The first respondent is the body corporate of Seaways (“the body corporate”) and is deemed to have been established by section 36(1) of the act.
It has refused to furnish the certificate contemplated by the above provision. Its attitude is that there are unpaid contributions owing by the company in respect of the units. It contends that as at 1 May 1993 the company owed it R106 655,24.
The appellant launched an urgent application in the Cape Provincial Division. It is not necessary to set out the relief claimed in detail.
Its aim was to enable transfer to be given to the purchaser without the body corporate being paid the outstanding contributions in so far as they accrued prior to liquidation. Any post-liquidation contributions were not in issue in this case.
The court (Brand J) found in favour of the body corporate. His judgment is reported at 1995(1) SA 130(C).
With the leave of the court a quo the matter now comes before us on appeal. The body corporate opposes the appeal but the second respondent, the Registrar of Deeds, abides the judgment of the court.
It will be convenient first to discuss the nature of the contested provision. Similar measures have been found in our law for many years.
In Johannesburg Municipality v Cohen’s Trustees 1909 TS 811, a full-bench decision, the court dealt with a provision that no transfer of rateable property should be passed before the Registrar until there was produced to him a receipt or certificate signed by a duly authorised official of the municipality
“for payment of the rates imposed on such property”.
The trustees in Cohen’s insolvent estate wanted to transfer certain landed property from the estate. For this purpose they required a receipt or certificate from the Johannesburg municipality pursuant to the above mentioned provision.
The dispute before the court was whether the word “rates” included interest on unpaid rates. This issue is, of course, not relevant for present purposes, but
in the course of their judgments two members of the court considered the nature of the provision with which they were dealing.
At p 817 Innes CJ said:
“Now reading that section in connection with other provisions of the statute, the intention seems to have been to give to the local authority a right to veto the transfer of property until its claims in respect of rates should be satisfied.
The result, of course, was to create, in effect, a very real and extensive preference over the proceeds of rateable property realised in insolvency; and to compel payment of the burden thus imposed before a sale of such property could be carried through, even in cases where insolvency had not supervened.”
And at p 821 Solomon J said:
“… the effect of applying the rule is to give the local authorities a hold upon all rateable property in respect of its rates, in as much as the owner cannot pass transer of his property until he has paid his rates. The consequence is that the council obtains a species of lien upon all rateable property, and in case of the insolvency of the owner secures a preference over other creditors.”
The nature of these provisions was again considered in Rabie N O v Rand Townships Registrar 1926 TPD 286.
There the question was whether the municipality’s claim for rates, fortified as it was by the right to veto the transfer of a property until the rates were paid, was a “claim ranking in priority to that of the judgment creditor” within the meaning of sec 55(2) of the 1917 Magistrate’s Court Act.
The court (per Greenberg J) held that a number of anomalies would arise if the municipality’s right could be so described, but that this would be unavoidable if the words pointed clearly and unambiguously to that construction.

### [WRITTEN TASKS]
A – Reproduce the judgment passage word for word from "In Johannesburg Municipality" to "they were dealing.".
B – In the judgment passage, what amount did the body corporate contend the company owed it as at 1 May 1993?
C – Please condense the paragraph of the judgment passage that begins "The trustees in Cohen's insolvent estate" into one shorter sentence that keeps its main facts.
Rely only on the judgment passage for everything here.

### [SUPPLIED DATA]
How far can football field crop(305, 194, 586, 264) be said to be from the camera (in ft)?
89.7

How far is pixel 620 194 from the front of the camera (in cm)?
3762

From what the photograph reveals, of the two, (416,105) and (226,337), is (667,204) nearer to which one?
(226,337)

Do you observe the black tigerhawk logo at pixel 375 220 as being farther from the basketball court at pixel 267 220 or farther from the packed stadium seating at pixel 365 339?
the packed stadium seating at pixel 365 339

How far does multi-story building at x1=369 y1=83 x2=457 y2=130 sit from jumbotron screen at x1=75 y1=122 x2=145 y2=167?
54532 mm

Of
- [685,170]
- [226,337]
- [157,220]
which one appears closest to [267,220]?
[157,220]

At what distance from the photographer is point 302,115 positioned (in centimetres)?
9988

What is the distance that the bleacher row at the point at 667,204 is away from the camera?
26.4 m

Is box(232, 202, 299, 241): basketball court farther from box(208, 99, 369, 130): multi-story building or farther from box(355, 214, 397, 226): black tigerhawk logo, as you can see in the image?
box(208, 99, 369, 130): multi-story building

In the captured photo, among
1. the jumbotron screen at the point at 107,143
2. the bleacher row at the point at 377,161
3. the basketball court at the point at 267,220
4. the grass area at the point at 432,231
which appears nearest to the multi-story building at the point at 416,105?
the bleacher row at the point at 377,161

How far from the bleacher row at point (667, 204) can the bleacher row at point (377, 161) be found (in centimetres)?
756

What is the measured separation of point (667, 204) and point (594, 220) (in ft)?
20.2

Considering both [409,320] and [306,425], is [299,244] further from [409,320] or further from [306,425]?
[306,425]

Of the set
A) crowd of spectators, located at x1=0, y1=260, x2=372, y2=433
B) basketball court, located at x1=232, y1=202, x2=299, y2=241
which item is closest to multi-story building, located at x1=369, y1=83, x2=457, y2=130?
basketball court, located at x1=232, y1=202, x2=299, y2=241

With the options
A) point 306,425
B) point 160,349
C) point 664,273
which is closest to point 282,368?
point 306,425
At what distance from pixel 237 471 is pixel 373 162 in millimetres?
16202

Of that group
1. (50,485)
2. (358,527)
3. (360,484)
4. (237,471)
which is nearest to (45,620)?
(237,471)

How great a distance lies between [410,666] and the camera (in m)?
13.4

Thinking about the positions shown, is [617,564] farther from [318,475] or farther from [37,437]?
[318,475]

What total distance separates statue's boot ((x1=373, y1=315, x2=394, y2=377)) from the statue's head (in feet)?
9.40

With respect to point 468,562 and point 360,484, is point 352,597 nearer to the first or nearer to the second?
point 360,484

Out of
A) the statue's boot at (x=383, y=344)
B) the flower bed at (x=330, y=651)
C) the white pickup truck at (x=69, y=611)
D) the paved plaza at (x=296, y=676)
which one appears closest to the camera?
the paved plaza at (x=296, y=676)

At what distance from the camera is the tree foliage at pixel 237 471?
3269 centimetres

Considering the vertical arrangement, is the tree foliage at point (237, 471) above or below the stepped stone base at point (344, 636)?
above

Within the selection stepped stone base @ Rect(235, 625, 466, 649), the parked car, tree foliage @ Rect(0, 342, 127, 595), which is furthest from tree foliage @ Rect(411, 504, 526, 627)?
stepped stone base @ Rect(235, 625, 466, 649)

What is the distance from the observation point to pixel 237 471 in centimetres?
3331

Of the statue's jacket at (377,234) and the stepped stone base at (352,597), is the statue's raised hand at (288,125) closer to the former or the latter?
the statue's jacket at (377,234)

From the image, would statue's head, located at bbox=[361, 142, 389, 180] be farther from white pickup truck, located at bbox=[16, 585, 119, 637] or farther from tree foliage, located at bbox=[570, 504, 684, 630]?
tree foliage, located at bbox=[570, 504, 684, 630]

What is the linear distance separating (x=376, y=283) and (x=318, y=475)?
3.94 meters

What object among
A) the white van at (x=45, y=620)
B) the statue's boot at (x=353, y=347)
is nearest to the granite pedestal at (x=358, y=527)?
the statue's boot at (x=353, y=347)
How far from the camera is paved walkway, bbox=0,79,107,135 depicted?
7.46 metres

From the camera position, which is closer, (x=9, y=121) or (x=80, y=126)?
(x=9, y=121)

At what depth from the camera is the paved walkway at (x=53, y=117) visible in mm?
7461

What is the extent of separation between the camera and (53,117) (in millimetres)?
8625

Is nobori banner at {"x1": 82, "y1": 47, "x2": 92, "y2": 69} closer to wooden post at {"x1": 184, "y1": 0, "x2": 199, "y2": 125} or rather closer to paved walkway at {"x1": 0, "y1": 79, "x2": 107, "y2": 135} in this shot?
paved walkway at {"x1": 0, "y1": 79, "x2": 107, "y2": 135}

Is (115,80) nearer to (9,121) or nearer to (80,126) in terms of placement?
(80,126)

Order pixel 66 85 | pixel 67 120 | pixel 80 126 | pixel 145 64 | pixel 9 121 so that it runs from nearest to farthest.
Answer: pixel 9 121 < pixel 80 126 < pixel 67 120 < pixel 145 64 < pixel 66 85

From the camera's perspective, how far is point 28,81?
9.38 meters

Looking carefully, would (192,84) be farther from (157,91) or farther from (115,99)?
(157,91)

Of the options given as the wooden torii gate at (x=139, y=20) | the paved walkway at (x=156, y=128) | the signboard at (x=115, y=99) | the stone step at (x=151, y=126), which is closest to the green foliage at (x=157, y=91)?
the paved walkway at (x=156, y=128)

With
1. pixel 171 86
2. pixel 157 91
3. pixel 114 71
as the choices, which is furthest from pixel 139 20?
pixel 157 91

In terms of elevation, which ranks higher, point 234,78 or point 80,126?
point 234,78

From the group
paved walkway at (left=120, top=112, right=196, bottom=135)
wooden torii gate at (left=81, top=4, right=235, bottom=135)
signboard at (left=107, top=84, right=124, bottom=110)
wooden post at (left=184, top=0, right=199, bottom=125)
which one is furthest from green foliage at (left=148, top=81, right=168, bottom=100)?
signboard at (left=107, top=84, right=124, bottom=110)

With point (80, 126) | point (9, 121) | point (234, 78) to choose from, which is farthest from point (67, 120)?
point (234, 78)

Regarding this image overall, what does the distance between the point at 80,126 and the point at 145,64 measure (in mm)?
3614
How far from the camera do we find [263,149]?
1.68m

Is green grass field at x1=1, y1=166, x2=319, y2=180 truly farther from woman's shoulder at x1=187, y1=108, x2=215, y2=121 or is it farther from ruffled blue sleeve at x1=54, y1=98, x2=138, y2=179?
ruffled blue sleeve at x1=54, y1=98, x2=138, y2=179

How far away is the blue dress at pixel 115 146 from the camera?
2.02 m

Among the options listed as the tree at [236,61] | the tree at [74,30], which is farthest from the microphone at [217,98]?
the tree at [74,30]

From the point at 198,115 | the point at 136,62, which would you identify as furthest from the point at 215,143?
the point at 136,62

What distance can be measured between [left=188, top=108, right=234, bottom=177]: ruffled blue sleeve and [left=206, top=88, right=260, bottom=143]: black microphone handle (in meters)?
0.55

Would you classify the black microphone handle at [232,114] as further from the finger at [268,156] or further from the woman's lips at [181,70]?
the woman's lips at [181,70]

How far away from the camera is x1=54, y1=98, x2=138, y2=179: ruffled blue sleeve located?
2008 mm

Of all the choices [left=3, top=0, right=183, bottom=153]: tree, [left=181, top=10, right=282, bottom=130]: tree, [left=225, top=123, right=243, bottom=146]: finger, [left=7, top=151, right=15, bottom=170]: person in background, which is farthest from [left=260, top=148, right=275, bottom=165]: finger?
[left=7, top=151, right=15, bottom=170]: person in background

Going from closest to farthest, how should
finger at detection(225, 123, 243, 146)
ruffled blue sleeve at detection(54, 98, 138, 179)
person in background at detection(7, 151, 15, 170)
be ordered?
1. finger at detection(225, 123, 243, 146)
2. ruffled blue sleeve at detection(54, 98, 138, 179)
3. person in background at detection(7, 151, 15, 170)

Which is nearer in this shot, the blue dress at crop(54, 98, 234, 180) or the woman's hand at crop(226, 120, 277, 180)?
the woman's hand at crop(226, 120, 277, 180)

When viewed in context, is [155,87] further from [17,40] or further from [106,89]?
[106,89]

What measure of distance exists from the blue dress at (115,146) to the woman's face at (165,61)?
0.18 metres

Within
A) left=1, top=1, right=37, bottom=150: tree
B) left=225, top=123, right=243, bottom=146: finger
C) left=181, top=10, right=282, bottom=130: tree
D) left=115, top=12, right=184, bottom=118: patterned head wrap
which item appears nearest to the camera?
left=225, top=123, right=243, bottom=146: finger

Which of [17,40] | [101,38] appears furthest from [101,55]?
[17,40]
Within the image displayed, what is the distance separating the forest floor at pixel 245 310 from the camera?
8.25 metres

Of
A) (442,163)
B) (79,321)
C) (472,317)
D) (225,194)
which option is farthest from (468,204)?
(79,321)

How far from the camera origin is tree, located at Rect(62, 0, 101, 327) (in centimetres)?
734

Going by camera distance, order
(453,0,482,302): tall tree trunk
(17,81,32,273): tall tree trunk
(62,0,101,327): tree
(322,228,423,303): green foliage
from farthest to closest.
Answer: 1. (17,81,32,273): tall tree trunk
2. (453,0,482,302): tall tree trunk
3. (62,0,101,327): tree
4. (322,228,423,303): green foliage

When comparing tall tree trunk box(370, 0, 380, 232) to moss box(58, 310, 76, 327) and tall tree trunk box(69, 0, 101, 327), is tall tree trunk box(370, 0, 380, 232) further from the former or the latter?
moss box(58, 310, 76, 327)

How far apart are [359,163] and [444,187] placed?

### [TASK-BY-TASK RESULTS]
A –
In Johannesburg Municipality v Cohen’s Trustees 1909 TS 811, a full-bench decision, the court dealt with a provision that no transfer of rateable property should be passed before the Registrar until there was produced to him a receipt or certificate signed by a duly authorised official of the municipality
“for payment of the rates imposed on such property”.
The trustees in Cohen’s insolvent estate wanted to transfer certain landed property from the estate. For this purpose they required a receipt or certificate from the Johannesburg municipality pursuant to the above mentioned provision.
The dispute before the court was whether the word “rates” included interest on unpaid rates. This issue is, of course, not relevant for present purposes, but
in the course of their judgments two members of the court considered the nature of the provision with which they were dealing.

B – R106 655,24

C – To transfer landed property out of Cohen's insolvent estate, the trustees needed a receipt or certificate from the Johannesburg municipality under the provision.